REQUEST A: In the entries, swap "dense cityscape" for "crowded skyline" in the lines beginning with the line containing "Among the options" and running through the line containing "which one is furthest from green", and leave everything else unchanged.

TEXT SEGMENT:
● ● ● ● ●

# Essential Oil combination



## Debby (Jan 23, 2021)

I’ve just made a soap with Pink Grapefruit. I’m pleased with the outcome but find the essential oil hasn’t a very strong smell, I used 2% Has anyone any ideas what other essential oil I could use, maybe using 1% pink grapefruit and 1% of something else? Thanks


----------



## Zing (Jan 23, 2021)

Are you doing cold process soap?  If so, you can go up to 5% according to my go-to guide on usage rates, Find Free Essential Oil Blends - Modern Soapmaking .  Citrus essential oils are hard to "stick" but the folded citrus are better.  I have good luck with Orange 10X.  Also you can pair a citrus with litsea cubeba which works well for me.  Another trick I have not yet tried is to blend your essential oil in kaolin clay a day ahead of soapig.  Good luck!


----------



## Debby (Jan 23, 2021)

Thank you, I think I’ll try the kaolin clay. Do you know whether white clay would work the same? It’s just that I already have a box


----------



## Zing (Jan 23, 2021)

I don't know.  I've never tried it.  I just got my first order of kaolin.


----------



## cheryla7 (Jan 23, 2021)

I love the smell of Pink Grapefruit in soap, but also have a hard time getting it to stick in the soap, I've tried Litsea Cubeba. Hadn't heard of the Kaolin clay trick but I will try that next time.


----------



## Manor Grove Oils (Feb 20, 2021)

If you looking for essential oils and other natural product check out manorgroveoils.co.uk. we have a wide range of oils and years of experiance


----------



## Botânica Mágica (Feb 25, 2021)

I have the same problem and I am using three different recipes (two of them with clay (pink and green). I am using around 2,5% EO and after some days the scent is very weak. I am trying deep on these subjects and looking for how to improve the scents naturally. If someone knows a bit about that, please give us help or recommend a book about it. thanks.


----------

● ● ● ● ●

DATA PROVIDED:
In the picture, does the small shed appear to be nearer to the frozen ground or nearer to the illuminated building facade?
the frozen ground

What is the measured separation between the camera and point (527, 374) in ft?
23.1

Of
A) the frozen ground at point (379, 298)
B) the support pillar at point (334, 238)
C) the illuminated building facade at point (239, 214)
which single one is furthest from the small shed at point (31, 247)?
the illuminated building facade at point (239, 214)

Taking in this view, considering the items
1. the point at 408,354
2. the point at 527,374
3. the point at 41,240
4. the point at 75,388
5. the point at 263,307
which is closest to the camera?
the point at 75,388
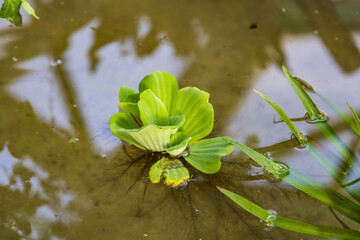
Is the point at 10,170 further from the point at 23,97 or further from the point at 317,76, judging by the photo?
the point at 317,76

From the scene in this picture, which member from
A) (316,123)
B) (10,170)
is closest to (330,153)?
(316,123)

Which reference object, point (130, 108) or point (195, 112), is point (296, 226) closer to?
point (195, 112)

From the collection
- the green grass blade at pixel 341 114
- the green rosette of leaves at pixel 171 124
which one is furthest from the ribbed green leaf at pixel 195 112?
the green grass blade at pixel 341 114

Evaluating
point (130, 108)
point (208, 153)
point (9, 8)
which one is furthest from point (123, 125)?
point (9, 8)

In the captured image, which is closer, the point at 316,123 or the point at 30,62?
the point at 316,123

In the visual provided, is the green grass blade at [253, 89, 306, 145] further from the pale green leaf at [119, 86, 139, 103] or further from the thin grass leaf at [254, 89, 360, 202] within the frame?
the pale green leaf at [119, 86, 139, 103]

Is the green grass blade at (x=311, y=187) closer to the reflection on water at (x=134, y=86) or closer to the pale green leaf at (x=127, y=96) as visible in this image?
the reflection on water at (x=134, y=86)
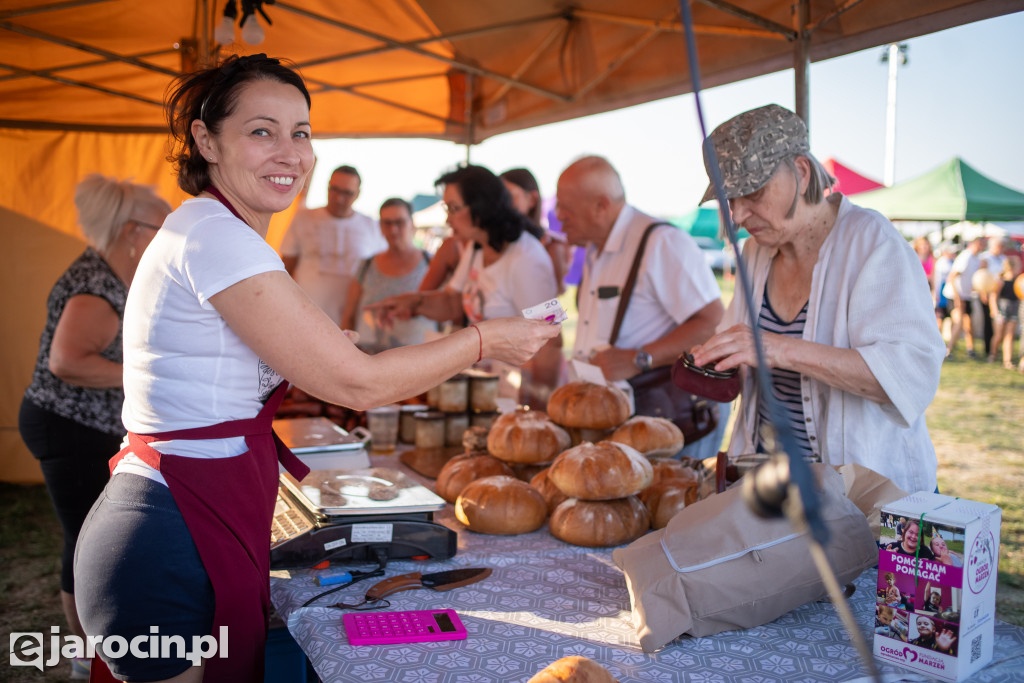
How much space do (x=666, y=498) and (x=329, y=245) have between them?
13.4 ft

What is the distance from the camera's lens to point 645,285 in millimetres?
3547

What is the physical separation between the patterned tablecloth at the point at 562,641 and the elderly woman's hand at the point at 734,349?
2.00 ft

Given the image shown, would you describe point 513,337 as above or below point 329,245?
below

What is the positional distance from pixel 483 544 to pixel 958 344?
1675cm

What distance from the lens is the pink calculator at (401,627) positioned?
1.55m

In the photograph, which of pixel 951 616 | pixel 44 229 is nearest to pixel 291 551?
pixel 951 616

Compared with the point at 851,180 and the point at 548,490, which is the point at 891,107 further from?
the point at 548,490

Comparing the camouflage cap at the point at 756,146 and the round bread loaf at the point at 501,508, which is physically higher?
the camouflage cap at the point at 756,146

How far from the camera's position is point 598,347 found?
3.54 m

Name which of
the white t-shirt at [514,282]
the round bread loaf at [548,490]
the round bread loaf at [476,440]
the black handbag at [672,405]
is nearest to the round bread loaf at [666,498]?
the round bread loaf at [548,490]

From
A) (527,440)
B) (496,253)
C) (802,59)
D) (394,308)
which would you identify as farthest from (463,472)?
(802,59)

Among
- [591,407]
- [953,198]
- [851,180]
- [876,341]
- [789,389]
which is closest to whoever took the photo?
[876,341]

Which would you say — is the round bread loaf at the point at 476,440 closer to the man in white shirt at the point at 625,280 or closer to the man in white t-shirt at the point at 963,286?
the man in white shirt at the point at 625,280

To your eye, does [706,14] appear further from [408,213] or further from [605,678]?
[605,678]
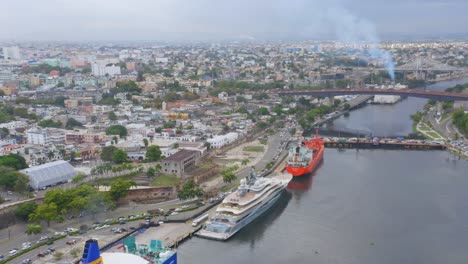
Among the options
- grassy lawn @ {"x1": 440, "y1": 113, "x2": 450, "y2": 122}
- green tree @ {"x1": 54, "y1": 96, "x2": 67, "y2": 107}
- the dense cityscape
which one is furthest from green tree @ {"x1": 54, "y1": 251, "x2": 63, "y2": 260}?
grassy lawn @ {"x1": 440, "y1": 113, "x2": 450, "y2": 122}

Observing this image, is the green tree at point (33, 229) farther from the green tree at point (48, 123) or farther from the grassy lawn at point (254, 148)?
the green tree at point (48, 123)

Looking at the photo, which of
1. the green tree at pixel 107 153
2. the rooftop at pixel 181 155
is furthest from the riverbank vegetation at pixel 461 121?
the green tree at pixel 107 153

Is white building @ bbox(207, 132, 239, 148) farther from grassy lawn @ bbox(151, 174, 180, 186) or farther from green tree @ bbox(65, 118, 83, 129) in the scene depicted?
green tree @ bbox(65, 118, 83, 129)

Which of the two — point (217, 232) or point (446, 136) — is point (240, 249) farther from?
point (446, 136)

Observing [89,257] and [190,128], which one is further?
[190,128]

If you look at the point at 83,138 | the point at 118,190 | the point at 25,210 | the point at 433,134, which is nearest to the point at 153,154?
the point at 118,190

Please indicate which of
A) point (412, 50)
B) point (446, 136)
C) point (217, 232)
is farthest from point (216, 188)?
point (412, 50)
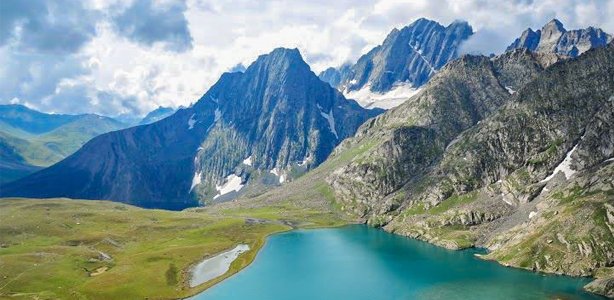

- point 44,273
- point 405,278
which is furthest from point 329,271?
point 44,273

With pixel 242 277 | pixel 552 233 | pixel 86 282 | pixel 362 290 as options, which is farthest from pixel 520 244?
pixel 86 282

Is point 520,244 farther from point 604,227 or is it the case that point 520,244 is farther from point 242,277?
point 242,277

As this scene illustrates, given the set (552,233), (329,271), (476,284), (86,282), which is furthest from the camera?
(329,271)

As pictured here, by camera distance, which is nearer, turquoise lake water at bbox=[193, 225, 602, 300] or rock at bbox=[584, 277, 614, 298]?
rock at bbox=[584, 277, 614, 298]

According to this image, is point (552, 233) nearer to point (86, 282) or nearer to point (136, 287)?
point (136, 287)

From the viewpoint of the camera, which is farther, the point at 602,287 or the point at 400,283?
the point at 400,283

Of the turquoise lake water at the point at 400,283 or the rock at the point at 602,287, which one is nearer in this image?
the rock at the point at 602,287

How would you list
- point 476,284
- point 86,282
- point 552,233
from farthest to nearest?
point 552,233
point 86,282
point 476,284

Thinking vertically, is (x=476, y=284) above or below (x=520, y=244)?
below

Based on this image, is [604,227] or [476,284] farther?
[604,227]

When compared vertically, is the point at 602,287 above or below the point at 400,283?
below
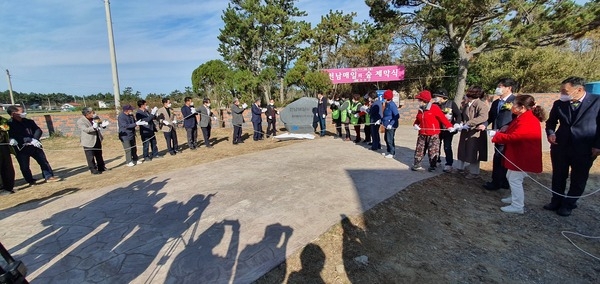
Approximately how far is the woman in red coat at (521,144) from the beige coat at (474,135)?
2.47 ft

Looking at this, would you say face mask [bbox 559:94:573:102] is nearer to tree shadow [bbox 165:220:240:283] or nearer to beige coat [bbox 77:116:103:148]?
tree shadow [bbox 165:220:240:283]

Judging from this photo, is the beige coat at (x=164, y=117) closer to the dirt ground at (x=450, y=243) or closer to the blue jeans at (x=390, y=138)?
the dirt ground at (x=450, y=243)

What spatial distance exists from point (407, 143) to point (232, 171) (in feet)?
17.5

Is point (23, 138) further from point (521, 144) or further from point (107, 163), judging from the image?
point (521, 144)

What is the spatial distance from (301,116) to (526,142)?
7.64 metres

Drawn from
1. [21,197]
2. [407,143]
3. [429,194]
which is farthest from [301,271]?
[407,143]

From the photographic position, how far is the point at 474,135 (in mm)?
4902

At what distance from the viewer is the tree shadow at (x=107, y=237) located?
2.79 metres

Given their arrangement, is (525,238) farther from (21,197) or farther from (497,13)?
(497,13)

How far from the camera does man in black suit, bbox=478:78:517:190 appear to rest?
14.4 feet

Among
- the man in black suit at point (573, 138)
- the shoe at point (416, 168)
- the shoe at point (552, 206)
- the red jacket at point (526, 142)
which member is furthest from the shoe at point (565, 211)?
the shoe at point (416, 168)

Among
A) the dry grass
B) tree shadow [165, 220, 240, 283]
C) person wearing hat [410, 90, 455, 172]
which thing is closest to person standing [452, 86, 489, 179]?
person wearing hat [410, 90, 455, 172]

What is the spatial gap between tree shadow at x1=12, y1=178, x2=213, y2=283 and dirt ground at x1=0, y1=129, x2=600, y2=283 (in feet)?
5.03

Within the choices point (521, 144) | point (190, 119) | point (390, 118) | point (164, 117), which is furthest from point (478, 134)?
point (164, 117)
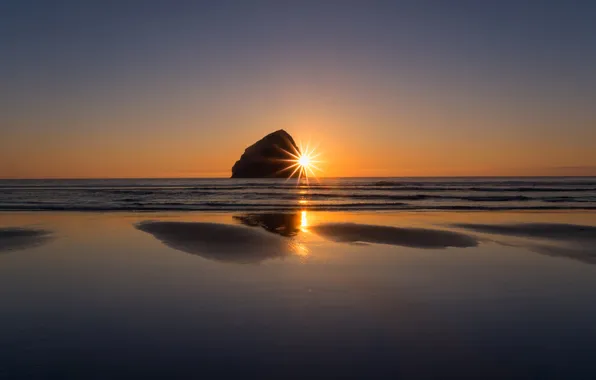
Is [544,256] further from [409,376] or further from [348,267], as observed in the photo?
[409,376]

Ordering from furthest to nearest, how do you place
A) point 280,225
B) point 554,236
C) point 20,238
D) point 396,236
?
point 280,225 < point 554,236 < point 396,236 < point 20,238

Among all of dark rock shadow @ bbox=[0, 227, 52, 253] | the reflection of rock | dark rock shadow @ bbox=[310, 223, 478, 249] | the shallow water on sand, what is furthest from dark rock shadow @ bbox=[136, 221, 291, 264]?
dark rock shadow @ bbox=[0, 227, 52, 253]

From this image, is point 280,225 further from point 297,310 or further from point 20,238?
point 297,310

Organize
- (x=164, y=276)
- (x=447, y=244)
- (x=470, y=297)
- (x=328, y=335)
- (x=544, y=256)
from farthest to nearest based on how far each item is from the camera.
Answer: (x=447, y=244), (x=544, y=256), (x=164, y=276), (x=470, y=297), (x=328, y=335)

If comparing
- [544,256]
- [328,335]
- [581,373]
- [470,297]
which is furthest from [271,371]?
[544,256]

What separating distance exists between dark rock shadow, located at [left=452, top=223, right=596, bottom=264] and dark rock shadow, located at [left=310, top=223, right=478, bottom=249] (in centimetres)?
219

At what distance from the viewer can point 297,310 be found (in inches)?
309

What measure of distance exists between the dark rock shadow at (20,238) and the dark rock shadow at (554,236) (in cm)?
1744

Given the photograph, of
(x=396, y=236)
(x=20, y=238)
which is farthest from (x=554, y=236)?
(x=20, y=238)

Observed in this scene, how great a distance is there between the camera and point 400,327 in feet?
22.9

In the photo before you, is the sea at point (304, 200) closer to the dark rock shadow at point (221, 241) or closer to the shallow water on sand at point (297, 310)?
the dark rock shadow at point (221, 241)

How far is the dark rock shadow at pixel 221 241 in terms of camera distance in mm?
13875

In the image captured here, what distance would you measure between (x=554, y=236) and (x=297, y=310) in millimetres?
15263

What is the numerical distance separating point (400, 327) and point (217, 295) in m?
3.75
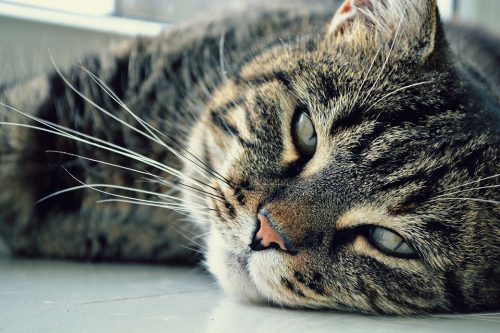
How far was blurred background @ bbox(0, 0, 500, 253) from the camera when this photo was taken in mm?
1552

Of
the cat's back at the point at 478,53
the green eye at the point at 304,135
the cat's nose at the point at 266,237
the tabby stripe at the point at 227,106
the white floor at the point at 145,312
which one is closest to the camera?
the white floor at the point at 145,312

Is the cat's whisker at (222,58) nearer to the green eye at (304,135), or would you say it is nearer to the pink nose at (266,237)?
the green eye at (304,135)

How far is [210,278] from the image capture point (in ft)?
3.86

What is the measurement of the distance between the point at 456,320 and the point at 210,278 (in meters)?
0.49

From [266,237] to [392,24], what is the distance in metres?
0.52

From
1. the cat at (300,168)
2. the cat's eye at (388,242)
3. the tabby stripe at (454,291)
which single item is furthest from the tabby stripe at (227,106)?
→ the tabby stripe at (454,291)

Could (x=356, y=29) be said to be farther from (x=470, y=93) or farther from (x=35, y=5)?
(x=35, y=5)

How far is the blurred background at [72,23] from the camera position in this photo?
155 cm

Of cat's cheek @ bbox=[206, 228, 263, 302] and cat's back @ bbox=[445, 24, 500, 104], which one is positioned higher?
cat's back @ bbox=[445, 24, 500, 104]

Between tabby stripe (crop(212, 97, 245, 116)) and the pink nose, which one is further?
tabby stripe (crop(212, 97, 245, 116))

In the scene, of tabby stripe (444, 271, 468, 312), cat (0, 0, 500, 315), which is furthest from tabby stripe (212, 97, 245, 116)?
tabby stripe (444, 271, 468, 312)

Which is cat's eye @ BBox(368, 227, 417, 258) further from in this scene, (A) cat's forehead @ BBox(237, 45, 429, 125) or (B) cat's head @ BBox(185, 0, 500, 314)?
(A) cat's forehead @ BBox(237, 45, 429, 125)

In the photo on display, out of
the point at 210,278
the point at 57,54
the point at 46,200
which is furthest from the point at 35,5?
the point at 210,278

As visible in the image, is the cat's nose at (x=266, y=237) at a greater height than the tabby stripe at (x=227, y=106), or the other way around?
the tabby stripe at (x=227, y=106)
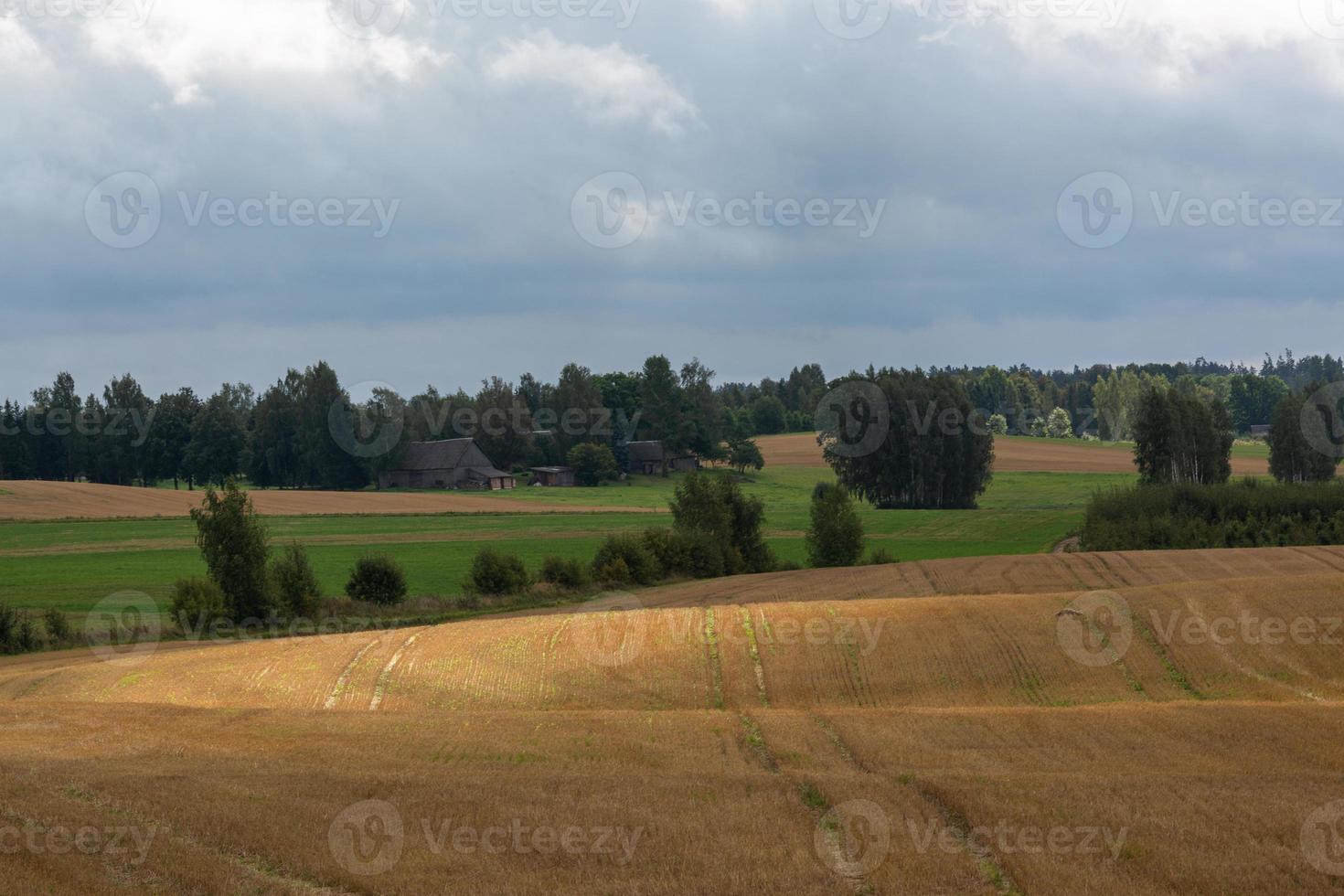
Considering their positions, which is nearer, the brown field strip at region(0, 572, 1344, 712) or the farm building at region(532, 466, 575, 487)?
the brown field strip at region(0, 572, 1344, 712)

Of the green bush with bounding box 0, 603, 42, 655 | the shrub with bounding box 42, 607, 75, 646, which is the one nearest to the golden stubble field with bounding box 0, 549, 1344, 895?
the shrub with bounding box 42, 607, 75, 646

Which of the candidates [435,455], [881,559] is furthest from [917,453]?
[435,455]

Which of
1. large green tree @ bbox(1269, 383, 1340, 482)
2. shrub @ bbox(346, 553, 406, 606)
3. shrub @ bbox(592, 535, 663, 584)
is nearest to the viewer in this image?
shrub @ bbox(346, 553, 406, 606)

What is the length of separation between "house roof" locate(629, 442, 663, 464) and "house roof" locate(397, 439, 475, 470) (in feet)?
69.5

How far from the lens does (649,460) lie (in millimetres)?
140125

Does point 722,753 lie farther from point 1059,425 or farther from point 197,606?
point 1059,425

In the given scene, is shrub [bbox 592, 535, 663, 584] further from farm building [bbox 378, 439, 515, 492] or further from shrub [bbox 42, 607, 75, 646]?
farm building [bbox 378, 439, 515, 492]

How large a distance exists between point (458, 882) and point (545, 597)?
39.5 metres

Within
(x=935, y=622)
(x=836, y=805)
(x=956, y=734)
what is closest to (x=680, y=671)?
(x=935, y=622)

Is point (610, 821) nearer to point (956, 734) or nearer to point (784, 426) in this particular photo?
point (956, 734)

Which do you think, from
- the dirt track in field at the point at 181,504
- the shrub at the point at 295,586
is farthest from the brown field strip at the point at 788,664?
the dirt track in field at the point at 181,504

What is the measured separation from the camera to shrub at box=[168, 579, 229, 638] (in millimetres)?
41906

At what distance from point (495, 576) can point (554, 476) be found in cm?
8366

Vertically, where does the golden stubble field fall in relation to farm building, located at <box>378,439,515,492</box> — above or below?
below
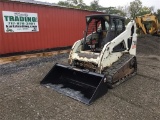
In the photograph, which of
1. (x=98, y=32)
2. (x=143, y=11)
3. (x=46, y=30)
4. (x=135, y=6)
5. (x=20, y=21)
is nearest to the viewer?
(x=98, y=32)

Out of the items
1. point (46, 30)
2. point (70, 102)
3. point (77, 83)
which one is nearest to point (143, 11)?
point (46, 30)

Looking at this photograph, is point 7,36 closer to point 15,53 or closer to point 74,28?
point 15,53

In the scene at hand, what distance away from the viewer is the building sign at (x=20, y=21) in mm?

● ● ● ● ●

REQUEST B: Copy the passage from the thread on essential oils in soap word for word, beginning with "If you looking" and going on through "about it. thanks.".

WORKED SOLUTION A:
Among the options
- grassy lawn @ {"x1": 440, "y1": 113, "x2": 450, "y2": 122}
- green tree @ {"x1": 54, "y1": 96, "x2": 67, "y2": 107}
- the crowded skyline
which one is furthest from green tree @ {"x1": 54, "y1": 251, "x2": 63, "y2": 260}?

WORKED SOLUTION B:
If you looking for essential oils and other natural product check out manorgroveoils.co.uk. we have a wide range of oils and years of experiance


----------



## Botânica Mágica (Feb 25, 2021)

I have the same problem and I am using three different recipes (two of them with clay (pink and green). I am using around 2,5% EO and after some days the scent is very weak. I am trying deep on these subjects and looking for how to improve the scents naturally. If someone knows a bit about that, please give us help or recommend a book about it. thanks.